* _EXTRACT_
★ ★ ★

Trinamool Congress MP from Jhargram constituency, Dr Uma Soren today appealed to all labourers, who have left West Bengal in search of work, to come back to the state as it has made "arrangements" for their return.
"The state government has made all the arrangements. There will be no dearth of rice and clothes," Soren said, while visiting the Uporkatmundi village in Jhargram, where Benu Singh, the mother of the three girls, who died allegedly due to starvation in east Delhi, used to reside before marriage.
West Bengal Chief Minister Mamata Banerjee's had last year promised support and opportunities for migrant labourers from the state, if they felt unsafe in other states and wanted to come back.
Soren spoke to her brothers and relatives and assured them the the state will be by their side in their hour of crisis.
Benu's brothers requested the MP to make necessary arrangements to bring their sister back to the village, located under the jurisdiction of Sankrail police station in the Jhargram district, officials said.
All help and support will be given to the family, Soren said.
Mangal Singh, the father of the girls, is untraceable since Tuesday, when they were declared dead by doctors of a Delhi hospital.

★ ★ ★

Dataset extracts
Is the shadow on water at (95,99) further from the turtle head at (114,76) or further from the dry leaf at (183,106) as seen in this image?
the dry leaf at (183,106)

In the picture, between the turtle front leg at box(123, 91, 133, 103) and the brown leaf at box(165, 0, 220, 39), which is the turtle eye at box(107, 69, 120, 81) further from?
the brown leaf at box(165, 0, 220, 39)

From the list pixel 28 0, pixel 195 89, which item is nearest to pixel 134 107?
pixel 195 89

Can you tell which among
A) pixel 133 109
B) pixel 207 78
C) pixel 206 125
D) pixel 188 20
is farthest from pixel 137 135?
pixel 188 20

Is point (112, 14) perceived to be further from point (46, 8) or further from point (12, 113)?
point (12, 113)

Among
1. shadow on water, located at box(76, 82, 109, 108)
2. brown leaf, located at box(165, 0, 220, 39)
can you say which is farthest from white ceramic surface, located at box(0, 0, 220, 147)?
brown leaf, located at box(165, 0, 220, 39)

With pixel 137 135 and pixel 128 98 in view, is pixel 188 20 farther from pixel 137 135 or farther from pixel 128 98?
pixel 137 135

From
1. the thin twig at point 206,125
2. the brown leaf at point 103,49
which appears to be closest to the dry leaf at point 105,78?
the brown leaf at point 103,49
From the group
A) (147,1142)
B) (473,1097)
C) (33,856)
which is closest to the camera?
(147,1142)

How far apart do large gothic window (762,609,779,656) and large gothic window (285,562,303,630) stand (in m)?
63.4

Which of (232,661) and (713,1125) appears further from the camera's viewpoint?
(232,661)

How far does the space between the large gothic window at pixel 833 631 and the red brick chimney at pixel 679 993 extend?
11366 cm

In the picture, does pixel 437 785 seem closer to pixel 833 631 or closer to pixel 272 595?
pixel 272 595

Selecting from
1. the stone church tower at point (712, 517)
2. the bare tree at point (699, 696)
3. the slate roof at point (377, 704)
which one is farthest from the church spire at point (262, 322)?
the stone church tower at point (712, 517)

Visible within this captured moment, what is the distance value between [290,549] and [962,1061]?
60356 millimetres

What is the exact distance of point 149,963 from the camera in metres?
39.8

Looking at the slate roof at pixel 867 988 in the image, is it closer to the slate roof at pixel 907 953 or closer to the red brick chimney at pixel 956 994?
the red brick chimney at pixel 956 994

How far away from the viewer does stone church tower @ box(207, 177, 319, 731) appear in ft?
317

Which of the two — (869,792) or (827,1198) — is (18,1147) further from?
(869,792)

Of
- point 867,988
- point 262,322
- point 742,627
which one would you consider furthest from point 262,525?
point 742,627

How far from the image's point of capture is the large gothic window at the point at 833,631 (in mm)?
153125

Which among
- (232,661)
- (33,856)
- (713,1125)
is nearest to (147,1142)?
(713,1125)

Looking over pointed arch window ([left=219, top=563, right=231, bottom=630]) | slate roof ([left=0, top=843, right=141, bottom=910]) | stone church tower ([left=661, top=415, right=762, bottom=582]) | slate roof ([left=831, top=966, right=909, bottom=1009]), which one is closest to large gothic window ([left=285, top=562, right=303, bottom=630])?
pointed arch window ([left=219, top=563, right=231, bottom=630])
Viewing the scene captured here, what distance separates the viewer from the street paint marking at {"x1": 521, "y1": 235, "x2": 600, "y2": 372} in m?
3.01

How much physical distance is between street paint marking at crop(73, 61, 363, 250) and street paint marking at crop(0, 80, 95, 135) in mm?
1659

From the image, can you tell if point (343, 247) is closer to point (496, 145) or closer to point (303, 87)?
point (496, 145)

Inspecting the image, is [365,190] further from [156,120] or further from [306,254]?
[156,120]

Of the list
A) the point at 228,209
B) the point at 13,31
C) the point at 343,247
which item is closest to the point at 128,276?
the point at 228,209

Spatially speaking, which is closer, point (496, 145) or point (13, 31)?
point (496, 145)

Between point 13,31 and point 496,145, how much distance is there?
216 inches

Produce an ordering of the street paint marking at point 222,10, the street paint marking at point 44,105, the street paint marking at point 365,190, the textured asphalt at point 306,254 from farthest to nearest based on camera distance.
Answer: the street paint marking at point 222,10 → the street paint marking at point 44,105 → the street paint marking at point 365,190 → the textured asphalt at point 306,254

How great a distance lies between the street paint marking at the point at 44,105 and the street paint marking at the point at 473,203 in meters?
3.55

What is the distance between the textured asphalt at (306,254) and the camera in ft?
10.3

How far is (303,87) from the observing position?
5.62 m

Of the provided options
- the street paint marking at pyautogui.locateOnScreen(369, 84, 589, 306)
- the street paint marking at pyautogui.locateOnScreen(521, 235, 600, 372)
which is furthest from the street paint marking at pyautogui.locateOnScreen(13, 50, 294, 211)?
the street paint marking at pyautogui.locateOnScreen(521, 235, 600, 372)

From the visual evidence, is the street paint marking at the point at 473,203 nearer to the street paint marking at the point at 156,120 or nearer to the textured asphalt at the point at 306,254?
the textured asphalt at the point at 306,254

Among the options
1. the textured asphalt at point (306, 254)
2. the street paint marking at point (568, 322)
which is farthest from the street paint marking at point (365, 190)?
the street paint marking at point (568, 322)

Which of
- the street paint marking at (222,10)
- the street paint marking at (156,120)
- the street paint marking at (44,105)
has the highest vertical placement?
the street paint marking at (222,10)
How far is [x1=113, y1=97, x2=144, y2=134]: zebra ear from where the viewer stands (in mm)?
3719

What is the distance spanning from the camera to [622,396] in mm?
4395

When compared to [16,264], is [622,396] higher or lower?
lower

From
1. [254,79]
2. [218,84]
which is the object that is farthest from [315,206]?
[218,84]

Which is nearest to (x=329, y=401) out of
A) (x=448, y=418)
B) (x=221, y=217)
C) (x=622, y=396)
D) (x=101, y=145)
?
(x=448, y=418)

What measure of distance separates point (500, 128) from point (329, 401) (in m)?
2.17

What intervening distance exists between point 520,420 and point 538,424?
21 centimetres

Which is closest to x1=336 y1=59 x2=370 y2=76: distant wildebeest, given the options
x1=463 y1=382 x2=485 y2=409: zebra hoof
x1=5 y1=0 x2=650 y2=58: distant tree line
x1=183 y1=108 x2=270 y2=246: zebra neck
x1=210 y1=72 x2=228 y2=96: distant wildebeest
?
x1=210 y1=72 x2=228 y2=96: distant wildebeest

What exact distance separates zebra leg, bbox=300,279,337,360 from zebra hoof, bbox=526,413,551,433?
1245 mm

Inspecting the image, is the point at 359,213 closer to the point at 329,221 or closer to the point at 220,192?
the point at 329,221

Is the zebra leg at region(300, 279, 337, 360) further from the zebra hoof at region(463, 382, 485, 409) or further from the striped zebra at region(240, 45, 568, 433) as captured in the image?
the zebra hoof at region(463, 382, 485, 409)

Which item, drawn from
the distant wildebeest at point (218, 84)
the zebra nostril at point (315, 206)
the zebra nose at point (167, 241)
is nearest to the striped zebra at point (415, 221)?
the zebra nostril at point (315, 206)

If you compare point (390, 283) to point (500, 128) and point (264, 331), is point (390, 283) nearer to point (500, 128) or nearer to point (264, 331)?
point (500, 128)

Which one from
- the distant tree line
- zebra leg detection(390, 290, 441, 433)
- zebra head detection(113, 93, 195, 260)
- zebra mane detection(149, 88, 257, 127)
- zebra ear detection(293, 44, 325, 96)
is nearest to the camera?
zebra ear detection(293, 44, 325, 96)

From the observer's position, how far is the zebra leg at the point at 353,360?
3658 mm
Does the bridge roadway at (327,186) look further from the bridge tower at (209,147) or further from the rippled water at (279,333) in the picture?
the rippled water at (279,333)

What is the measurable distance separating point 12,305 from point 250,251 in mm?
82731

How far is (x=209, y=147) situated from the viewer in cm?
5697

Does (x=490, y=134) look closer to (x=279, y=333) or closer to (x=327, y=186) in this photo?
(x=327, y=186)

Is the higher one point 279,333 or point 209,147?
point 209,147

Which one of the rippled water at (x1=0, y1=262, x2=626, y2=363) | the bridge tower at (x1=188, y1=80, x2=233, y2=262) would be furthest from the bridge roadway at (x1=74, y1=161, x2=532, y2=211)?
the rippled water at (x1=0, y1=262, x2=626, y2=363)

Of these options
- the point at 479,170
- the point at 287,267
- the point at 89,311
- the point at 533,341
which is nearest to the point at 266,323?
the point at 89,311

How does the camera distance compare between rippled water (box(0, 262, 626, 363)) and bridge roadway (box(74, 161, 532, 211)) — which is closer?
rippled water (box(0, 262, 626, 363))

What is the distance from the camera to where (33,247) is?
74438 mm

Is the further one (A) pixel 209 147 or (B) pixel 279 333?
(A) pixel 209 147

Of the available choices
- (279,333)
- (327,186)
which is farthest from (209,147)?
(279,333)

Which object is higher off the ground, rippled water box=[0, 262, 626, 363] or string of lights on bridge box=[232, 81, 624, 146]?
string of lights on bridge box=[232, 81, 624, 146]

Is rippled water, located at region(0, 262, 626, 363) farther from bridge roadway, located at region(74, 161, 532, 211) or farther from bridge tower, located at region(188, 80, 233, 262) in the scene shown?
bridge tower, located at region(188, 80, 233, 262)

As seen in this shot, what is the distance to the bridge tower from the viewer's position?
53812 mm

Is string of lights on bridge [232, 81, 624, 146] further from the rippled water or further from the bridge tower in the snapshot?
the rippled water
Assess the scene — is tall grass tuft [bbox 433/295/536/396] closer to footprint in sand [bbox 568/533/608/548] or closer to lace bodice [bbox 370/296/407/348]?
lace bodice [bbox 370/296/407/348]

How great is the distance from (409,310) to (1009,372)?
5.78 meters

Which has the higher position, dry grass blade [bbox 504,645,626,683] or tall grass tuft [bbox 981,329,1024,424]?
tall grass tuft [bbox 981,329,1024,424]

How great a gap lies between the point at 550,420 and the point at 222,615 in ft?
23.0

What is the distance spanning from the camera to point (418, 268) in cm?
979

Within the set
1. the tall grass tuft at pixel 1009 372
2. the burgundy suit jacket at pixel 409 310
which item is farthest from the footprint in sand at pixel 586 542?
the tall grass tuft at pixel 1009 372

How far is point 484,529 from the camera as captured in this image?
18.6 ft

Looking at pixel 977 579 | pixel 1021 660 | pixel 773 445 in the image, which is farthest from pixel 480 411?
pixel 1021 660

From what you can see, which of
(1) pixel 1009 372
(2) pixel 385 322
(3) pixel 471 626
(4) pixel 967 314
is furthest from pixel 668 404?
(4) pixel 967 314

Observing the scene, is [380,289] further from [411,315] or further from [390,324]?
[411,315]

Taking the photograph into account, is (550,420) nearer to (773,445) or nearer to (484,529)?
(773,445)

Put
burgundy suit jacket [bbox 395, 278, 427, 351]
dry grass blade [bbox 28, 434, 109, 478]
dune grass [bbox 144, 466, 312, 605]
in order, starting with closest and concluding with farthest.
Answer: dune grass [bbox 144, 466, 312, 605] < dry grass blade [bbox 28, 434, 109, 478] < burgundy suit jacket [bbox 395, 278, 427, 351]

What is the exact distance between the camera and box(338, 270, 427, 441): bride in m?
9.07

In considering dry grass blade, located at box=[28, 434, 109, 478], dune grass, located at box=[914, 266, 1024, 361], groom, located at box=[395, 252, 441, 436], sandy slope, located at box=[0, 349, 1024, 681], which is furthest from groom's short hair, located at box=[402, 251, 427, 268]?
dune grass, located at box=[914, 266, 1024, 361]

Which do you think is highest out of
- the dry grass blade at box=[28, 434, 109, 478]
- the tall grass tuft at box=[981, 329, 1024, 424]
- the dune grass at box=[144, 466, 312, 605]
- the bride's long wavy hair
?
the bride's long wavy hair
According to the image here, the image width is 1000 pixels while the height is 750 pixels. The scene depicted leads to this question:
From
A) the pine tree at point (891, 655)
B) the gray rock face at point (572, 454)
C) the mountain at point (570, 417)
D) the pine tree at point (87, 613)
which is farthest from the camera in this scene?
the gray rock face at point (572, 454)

★ ★ ★

* _ACTIONS TO TAKE_
1. According to the news report about Uma Soren's visit to Jhargram, which police station has jurisdiction over the village where Benu Singh lived before her marriage?
2. Continue the news report about Uma Soren's visit to Jhargram from its last sentence.

* _NUMBERED RESPONSES_
1. Sankrail police station.

2.
A day after a preliminary magisterial probe report sought a "deeper investigation" into the conduct of Mangal, a police team was today sent to his native place in West Bengal to trace him, a senior officer said.
A magisterial probe report had said he had given some "unknown medicine" to his daughters by "mixing it in hot water" on the night of July 23, and went missing since the morning of July 24.
Police said they were awaiting the viscera report, which would help determine whether the girls were given any medicine that could have led to their death.
The initial autopsy reports had suggested that they died due to starvation. A medical board at the Guru Teg Bahadur Hospital had conducted a second autopsy at the request of police, which had corroborated the first post-mortem report.